Filipe Dias Xavier Rachid

Resumo


O presente trabalho analisa a aglutinação de sociedades em forma de grupos que, no direito moderno, firma-se como eficiente estratégia empresarial para garantir competitividade e, até mesmo, a sobrevivência em um acirrado cenário de economia global. Inobstante às benesses de se empreender sob a forma de grupo societário, não há definição legal em nosso ordenamento jurídico sobre o grupo societário de fato, modelo mais utilizado atualmente, tornando-se o cenário ainda mais obscuro quando o direito tem de ser aplicado naqueles que lidam com a crise empresarial. Além disso, a Lei 11.101/05 também é silente
quanto à possibilidade do processamento e deferimento da recuperação judicial de grupos societários, seja ele de fato ou de direito, fato que afeta negativamente as consequências procedimentais e processuais quando a questão é levada ao Judiciário.

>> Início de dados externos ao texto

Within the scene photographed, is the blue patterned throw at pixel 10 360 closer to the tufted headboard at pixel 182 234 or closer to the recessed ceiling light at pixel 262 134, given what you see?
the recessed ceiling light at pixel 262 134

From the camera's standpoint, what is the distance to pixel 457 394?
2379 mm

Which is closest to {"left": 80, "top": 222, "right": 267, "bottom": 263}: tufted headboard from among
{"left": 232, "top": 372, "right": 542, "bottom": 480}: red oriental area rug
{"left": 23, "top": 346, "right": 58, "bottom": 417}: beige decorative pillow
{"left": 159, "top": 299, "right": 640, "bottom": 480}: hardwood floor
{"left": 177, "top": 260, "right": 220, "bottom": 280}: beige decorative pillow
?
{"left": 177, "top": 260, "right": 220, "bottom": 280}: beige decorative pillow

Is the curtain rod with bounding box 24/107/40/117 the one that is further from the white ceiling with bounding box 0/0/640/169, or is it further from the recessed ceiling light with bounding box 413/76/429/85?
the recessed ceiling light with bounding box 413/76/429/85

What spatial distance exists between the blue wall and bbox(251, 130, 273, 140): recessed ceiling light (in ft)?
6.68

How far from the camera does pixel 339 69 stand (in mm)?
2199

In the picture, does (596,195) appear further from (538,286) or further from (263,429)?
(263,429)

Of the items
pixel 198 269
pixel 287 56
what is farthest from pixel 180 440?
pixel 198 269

As dificuldades advindas deste quadro ensejam estudos, tal como este trabalho propõe, no que diz respeito aos mecanismos de consolidação processual e consolidação substancial, medidas excepcionais que geram consequências significativas para todos os atores do processo de
recuperação judicial, visto que, apesar de eficazes, se erroneamente adotadas, podem levar a consequências nefastas e até mesmo irreversíveis ao grupo.